Home in England, Robin learns his manor and fortune have been seized by the Sheriff of Nottingham, to pay for the war effort. The Sheriff has also declared Robin dead, and Marian — now running a soup kitchen for the unfortunate laborers in the nearby mines — has moved on and is romantically linked to Will Scarlet (Jamie Dornan), who champions the people’s cause to little avail in public meetings.
Robin and the Arab — whose name is hard for the English to pronounce, so he’s called John — both have reasons to seek vengeance on the Sheriff now. So they team up, and one training montage later, they’re looking to steal from the Sheriff’s coffers. They aim to use the money to position Robin as a glad-handing nobleman, currying favor with the Sheriff to gain his trust and learn his plans.

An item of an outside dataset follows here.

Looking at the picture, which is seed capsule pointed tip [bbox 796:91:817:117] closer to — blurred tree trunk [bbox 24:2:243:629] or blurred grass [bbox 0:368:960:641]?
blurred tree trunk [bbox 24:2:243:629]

The hardest part, for Robin and the audience, is not to burst out laughing when the Sheriff’s plot with a Machiavellian cardinal (F. Murray Abraham). But laughter is unavoidable when contemplating Mendelsohn’s scenery-devouring performance, which rivals Alan Rickman (“Robin Hood: Prince of Thieves”) and possibly Pat Buttram (in the 1974 all-animal Disney version) for sheer hamminess.
Bathurst — making his movie debut after a load of TV work, notably “Peaky Blinders” — further jumbles the convoluted plot of Ben Chandler and David James Kelly’s script by tossing in as many loud and harried action sequences as possible. It’s all dimly lit movement and flickers of flame, all of it incoherent and draining.
The capper is an ending that induces slaps to the forehead, revealing all of this confusion to be an origin story for a franchise this “Robin Hood” may — and, if there’s a God, should — never gets to fulfill.
——
‘Robin Hood’
★1/2
Opens Wednesday, November 21, at theaters everywhere. Rated PG-13 for extended sequences of violence and action, and some suggestive references. Running time: 116 minutes.